§ **What the task requires**
From the line with "Pensión Hospederia Virgen" through the line with "Klockarmband Samsung Galaxy Gear S3 / Gear 2", inclusive, return each line of the data below exactly and leave the rest out.

§ **Data records**
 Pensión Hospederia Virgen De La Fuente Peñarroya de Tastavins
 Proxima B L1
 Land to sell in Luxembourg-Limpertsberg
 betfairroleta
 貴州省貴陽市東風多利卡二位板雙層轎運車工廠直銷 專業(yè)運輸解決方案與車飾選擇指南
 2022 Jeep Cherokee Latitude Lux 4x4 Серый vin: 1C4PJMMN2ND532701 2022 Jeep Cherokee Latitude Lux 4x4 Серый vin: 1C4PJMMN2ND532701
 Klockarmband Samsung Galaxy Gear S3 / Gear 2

...

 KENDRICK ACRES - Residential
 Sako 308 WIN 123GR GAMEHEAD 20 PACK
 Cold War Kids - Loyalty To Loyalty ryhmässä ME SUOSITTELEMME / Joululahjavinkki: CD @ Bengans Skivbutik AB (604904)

--

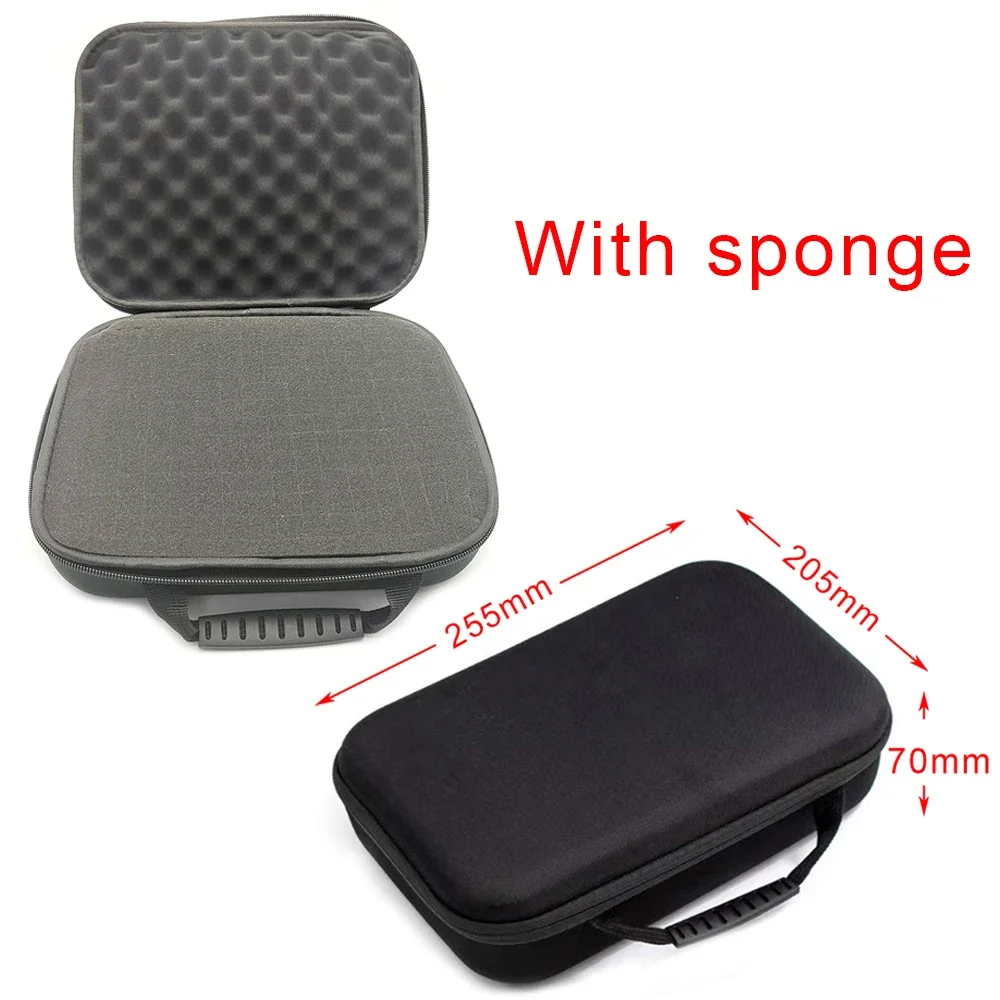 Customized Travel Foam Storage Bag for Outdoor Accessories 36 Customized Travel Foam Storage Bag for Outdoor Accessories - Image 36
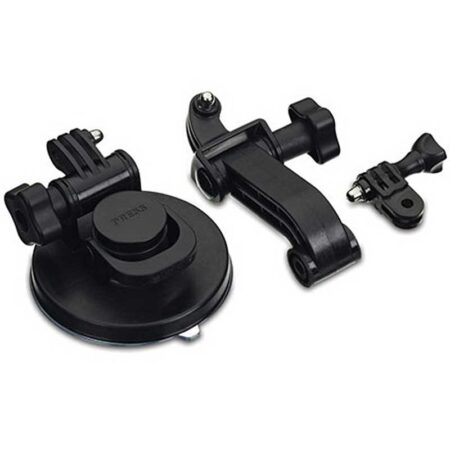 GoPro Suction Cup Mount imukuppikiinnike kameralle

§ **Reply**
 Pensión Hospederia Virgen De La Fuente Peñarroya de Tastavins
 Proxima B L1
 Land to sell in Luxembourg-Limpertsberg
 betfairroleta
 貴州省貴陽市東風多利卡二位板雙層轎運車工廠直銷 專業(yè)運輸解決方案與車飾選擇指南
 2022 Jeep Cherokee Latitude Lux 4x4 Серый vin: 1C4PJMMN2ND532701 2022 Jeep Cherokee Latitude Lux 4x4 Серый vin: 1C4PJMMN2ND532701
 Klockarmband Samsung Galaxy Gear S3 / Gear 2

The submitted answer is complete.